Wall Street went into retreat Monday as investors recalculated what President Donald Trump will be able to do supercharge businesses after the long-promised bid to remake the healthcare system and ditch Obamacare went down in flames.
But even as the Dow Jones Industrial Average fell, troubled retailer Sears Holding Corp. lived up to the contrarian impulses of its chief executive officer, Edward Lampert, and shot up 10.6 percent to $9.40.
Sears recently warned that it might not be able to continue as a going concern, rattling many investors but apparently not Lampert, the architect of the modern Sears and largest shareholder, or the stock’s second-biggest holder, Bruce Berkowitz.
According to regulatory filings, Lampert last week spent $4.2 million acquiring another 525,936 shares in the retailer, boosting the number of shares he controls directly to 31.8 million.
Likewise, Berkowitz’s Fairholme Capital Management acquired 613,900 Sears shares for $5 million last week, bringing the number of shares beneficially owned by Berkowitz to 28,557,148.
It’s not clear where Monday’s boost in buying came from, but the two might be building their investments in the retailer.
Berkowitz is on the Sears board and has pushed for the company to become profitable as it evolves to a more asset-lite model focused on the web. But so far the investment has not played out as he expected.
Berkowitz, in his annual letter in January to his shareholders in his fund, said: “Focusing on tangible assets has served us over many years, but most believe Sears to be the exception to the rule.
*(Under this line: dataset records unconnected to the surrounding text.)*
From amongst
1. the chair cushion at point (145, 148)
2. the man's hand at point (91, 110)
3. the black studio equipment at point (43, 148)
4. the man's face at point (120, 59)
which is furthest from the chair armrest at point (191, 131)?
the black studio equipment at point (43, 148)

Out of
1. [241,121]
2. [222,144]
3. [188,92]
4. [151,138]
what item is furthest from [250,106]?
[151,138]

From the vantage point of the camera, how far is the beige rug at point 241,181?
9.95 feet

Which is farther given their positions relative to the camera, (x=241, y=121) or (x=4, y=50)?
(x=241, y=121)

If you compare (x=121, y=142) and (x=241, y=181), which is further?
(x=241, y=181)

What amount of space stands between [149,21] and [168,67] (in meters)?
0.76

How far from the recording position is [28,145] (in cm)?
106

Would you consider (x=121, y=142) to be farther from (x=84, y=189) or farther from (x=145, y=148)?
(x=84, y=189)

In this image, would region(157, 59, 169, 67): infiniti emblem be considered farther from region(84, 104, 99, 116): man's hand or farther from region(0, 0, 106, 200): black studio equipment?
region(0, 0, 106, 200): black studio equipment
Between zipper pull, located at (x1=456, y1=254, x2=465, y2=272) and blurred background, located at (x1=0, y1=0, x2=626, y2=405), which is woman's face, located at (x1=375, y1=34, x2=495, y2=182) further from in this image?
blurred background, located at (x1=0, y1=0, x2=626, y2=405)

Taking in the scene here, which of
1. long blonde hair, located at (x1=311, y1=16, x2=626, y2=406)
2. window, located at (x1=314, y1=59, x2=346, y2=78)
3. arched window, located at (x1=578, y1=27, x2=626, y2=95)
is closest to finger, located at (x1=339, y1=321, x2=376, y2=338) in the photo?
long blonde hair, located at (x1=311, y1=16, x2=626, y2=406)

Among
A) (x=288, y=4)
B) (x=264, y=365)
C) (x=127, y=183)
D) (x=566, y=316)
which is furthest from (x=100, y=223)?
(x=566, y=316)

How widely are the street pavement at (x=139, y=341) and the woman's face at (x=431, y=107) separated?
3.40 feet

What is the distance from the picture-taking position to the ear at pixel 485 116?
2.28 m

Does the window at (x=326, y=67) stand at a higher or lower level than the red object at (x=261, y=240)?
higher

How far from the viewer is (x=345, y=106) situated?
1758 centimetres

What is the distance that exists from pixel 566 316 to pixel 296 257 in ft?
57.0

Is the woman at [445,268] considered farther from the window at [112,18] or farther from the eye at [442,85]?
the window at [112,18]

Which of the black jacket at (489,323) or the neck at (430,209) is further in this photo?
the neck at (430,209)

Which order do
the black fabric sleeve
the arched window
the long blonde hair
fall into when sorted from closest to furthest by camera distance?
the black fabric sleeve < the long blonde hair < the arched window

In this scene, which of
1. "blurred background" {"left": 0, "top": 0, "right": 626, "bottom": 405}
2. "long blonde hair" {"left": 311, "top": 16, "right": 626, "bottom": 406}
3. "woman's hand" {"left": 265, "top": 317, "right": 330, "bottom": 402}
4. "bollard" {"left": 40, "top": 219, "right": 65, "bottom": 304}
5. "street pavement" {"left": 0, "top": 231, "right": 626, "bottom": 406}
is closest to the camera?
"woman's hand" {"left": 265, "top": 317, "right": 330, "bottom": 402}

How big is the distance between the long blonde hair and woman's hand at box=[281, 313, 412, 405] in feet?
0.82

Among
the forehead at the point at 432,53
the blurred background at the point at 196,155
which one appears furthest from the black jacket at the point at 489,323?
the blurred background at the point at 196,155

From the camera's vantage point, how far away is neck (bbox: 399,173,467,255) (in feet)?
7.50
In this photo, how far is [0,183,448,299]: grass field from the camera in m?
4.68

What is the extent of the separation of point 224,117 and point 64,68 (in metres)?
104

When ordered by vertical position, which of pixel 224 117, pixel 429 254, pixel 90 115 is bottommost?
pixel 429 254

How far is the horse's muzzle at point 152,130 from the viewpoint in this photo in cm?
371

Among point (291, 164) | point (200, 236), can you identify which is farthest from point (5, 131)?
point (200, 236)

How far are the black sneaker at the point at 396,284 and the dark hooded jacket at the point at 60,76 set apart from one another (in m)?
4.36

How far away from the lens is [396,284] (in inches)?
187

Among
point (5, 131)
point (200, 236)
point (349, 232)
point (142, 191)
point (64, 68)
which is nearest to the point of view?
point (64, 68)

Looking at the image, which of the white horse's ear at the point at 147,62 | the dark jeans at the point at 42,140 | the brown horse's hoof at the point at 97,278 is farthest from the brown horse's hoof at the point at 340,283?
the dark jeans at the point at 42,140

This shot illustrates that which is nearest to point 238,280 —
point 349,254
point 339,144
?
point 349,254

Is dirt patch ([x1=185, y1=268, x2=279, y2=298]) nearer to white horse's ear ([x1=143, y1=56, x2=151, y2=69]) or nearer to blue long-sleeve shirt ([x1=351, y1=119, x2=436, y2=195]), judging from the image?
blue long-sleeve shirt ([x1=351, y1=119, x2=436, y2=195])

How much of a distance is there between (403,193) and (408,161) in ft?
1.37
Disruptive technologies; near-zero cost of capital; and few, if any, legacy obligations provide young competitors with great advantages over old-line operators.”
Not every retailer was so luck to miss out on Monday morning’s rout.
Among the decliners were G-III Apparel Group Ltd., 13.4 percent to $19.86, which fell as earnings declined; Vince Holding Corp., 3 percent to $1.60; Ross Stores Inc., 1.1 percent to $65.41 and Nike Inc., 0.6 percent to $56.